Purpose of the Study:

  • To develop and evaluate a deep learning-based method for predicting wet AMD progression.
  • To assess the utility of OCT imaging in conjunction with deep convolutional neural networks (CNNs).
  • To investigate the impact of preprocessing techniques on prediction accuracy.

Main Methods:

  • Seventy-one eyes with early/intermediate AMD were imaged using OCT over two years.
  • Two CNN architectures (VGG16 and a novel AMDnet) were trained and validated.
  • Segmentation-based normalization preprocessing was applied to OCT data.

Main Results:

  • The novel AMDnet architecture with preprocessing achieved an AUC of 0.89 (B-scan) and 0.91 (volume).

## What you are asked to do
Write the next part of the wet AMD prediction study summary, starting after its last bullet. You won't need the material for this.

## Items stored from a collection

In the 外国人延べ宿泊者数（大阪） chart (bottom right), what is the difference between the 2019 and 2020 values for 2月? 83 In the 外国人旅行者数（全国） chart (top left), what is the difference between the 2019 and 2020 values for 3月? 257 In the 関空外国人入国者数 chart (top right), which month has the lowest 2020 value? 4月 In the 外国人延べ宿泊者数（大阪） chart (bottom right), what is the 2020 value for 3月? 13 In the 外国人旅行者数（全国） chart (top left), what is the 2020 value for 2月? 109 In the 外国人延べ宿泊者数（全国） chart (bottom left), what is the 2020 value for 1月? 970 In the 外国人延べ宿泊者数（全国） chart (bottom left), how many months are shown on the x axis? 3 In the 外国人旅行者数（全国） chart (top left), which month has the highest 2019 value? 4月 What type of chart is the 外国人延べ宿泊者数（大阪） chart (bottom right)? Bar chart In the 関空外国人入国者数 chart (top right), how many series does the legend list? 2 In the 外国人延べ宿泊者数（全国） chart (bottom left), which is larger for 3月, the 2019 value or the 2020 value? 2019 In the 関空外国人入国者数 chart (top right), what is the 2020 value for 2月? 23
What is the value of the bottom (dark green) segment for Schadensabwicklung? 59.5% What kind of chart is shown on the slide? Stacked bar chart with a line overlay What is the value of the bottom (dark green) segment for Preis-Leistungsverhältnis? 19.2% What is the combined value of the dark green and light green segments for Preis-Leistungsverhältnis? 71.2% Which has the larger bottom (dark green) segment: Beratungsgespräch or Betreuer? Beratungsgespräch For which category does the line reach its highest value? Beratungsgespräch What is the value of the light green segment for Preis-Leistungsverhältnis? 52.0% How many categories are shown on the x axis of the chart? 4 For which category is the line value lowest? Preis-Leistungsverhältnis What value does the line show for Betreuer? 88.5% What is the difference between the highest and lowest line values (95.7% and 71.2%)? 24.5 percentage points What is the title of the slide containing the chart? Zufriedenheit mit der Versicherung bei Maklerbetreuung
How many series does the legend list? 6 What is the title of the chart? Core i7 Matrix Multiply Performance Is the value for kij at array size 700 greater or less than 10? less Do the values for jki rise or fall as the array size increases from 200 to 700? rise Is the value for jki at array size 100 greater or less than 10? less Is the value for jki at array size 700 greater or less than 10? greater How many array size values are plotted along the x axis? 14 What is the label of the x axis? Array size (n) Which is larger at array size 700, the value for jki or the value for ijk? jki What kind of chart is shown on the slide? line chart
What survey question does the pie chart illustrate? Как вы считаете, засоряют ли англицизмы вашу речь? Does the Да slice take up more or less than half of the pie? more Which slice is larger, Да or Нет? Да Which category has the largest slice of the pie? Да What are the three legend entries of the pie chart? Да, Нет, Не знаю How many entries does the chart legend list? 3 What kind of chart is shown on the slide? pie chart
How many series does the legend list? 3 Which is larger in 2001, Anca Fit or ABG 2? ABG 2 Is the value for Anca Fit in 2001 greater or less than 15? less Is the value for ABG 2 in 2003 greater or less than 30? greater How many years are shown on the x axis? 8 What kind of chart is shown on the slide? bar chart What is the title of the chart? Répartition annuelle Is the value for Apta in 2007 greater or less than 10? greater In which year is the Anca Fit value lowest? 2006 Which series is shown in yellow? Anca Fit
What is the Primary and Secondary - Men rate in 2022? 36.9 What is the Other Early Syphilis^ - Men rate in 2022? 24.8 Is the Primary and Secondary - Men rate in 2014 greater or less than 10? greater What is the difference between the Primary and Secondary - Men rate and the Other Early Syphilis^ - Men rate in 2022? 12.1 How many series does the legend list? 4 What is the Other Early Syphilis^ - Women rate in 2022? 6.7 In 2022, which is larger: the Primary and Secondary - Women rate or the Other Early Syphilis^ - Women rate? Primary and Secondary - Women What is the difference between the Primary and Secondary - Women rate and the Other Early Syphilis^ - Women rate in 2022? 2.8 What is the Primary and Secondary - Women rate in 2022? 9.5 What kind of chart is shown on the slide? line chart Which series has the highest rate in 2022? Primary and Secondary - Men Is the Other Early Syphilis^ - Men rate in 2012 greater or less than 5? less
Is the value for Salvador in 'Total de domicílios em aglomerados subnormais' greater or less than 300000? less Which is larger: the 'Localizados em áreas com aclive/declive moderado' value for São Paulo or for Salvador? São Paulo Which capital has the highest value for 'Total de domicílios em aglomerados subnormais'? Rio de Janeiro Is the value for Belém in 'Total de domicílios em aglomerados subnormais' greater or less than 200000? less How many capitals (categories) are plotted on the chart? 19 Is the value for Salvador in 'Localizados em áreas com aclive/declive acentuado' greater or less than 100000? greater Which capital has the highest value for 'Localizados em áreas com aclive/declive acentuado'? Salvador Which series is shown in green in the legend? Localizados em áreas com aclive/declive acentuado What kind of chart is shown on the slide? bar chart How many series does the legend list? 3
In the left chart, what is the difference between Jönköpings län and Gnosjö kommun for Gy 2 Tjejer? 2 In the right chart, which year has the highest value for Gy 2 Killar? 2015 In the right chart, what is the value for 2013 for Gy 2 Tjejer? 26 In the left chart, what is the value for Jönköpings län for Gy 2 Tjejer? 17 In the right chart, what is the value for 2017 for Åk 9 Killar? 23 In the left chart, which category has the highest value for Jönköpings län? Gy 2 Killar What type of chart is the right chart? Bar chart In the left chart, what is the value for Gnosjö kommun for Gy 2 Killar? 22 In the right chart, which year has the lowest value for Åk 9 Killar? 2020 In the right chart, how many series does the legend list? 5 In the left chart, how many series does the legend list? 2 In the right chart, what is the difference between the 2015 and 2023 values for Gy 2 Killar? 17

## Response to this exercise
  • VGG16 with preprocessing yielded AUCs of 0.82 (B-scan) and 0.87 (volume).
  • Preprocessing significantly improved performance for both CNN architectures.

Conclusions:

  • A CNN incorporating layer segmentation-based preprocessing demonstrates high predictive power for AMD progression.
  • The developed method shows promise for identifying patients at risk of converting to advanced wet AMD.
  • Preprocessing is essential for enhancing the performance of deep learning models in OCT-based AMD prediction.